Hakem heyetini noterlikle suçlayan yetkili Konfederasyon Başkanı pası hakeme atan sensin.
Böyle olacağını bildiğin halde bu gün hakem heyetine sarıyorsun.
Peki işçi sendika Genel Başkanları yaptıkları TİS sözleşmelerinde Cumhurbaşkanı ile birebir görüşme yaparak işçinin hakkını alırken sen bu süreçte Cumhurbaşkanı ile niçin görüşmedin yoksa görüşemedin mi? Önümüzdeki iki yılın sorumsu olarak kamu çalışanlarına ne cevap vereceksin. Memur toplu sözleşme süreci bugün itibariyle sona erdi. Hakem kurulu da hükümetin önerdiği;
2024 için 15+10 2025 için 6+5 maaş artış oranlarını kabul ederek kesin kararını verdi.Bu karara karşı yargı yolu da kapalı. Böylece her iki taraf da topu taca atarak sorumluluktan kurtulmuş oldu.
Tekin, Oysa hakem kuruluna başvuru yapılmasaydı konu mecliste görüşülmek zorundaydı.

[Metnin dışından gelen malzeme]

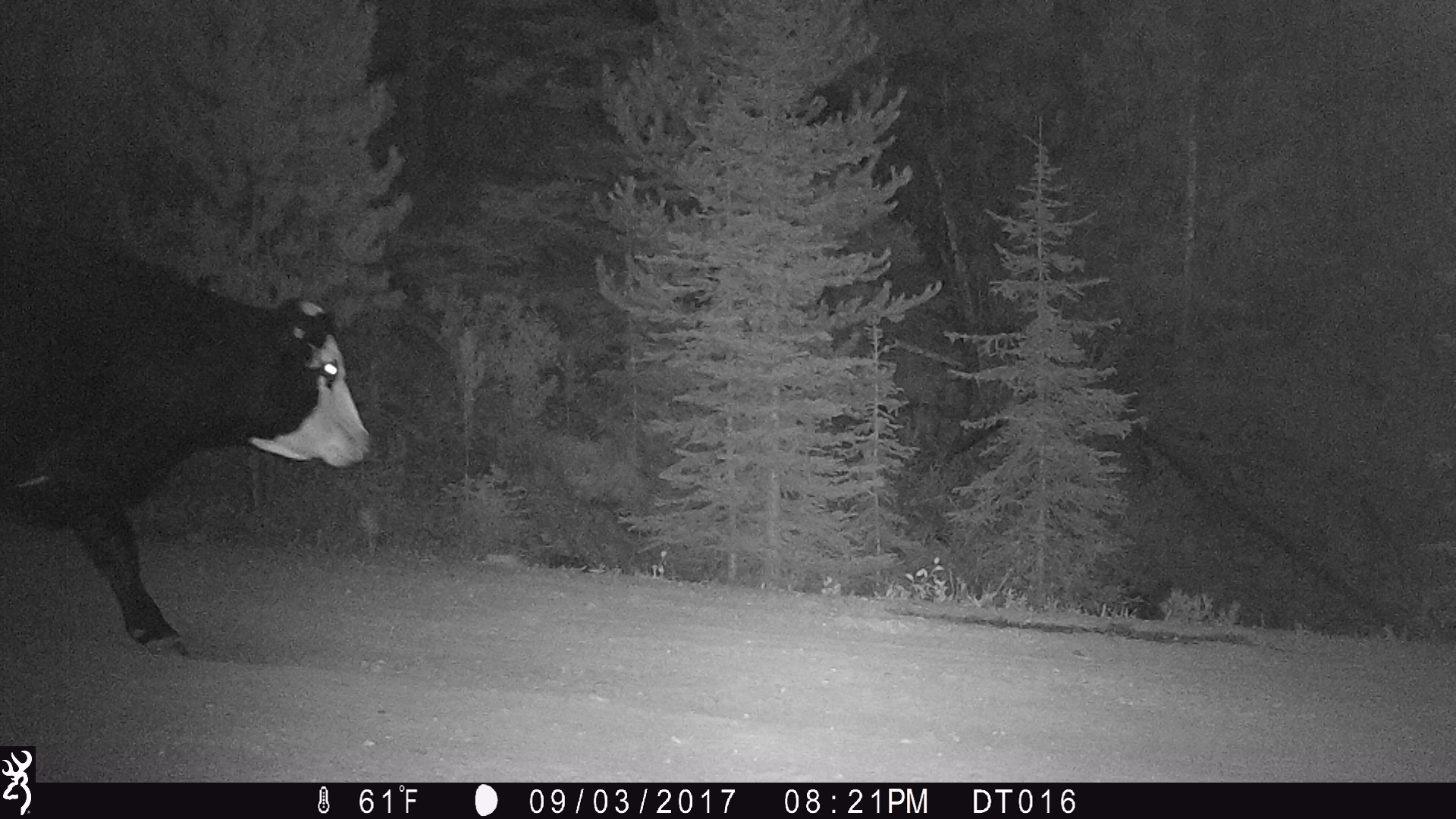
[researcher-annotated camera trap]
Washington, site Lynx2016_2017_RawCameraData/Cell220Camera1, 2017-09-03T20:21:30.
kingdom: Animalia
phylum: Chordata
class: Mammalia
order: Artiodactyla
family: Bovidae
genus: Bos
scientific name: Bos taurus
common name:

Birçok maddenin reddedildiği, hizmet kollarının talebi olan birkaç maddenin kabul edildiği malumunuz!#Kira yardımı, #Oransal zam,#Bayram ikramiyesi gibi talepler, reddedilen maddeler arasında. Üç ayda bir alınan toplu sözleşme ikramiyesi ile çalışanın tercihi yetkili sendikanın #olağanüstü başarısıdır bu!
Tekin, Bir çalışan olarak burada #faturayı yine kendimize kesiyoruz. En düşük memur maaşı belirlenirken (temmuz/2023) dahi #işçi #sendikaları temsilcilerine teşekkür ettik!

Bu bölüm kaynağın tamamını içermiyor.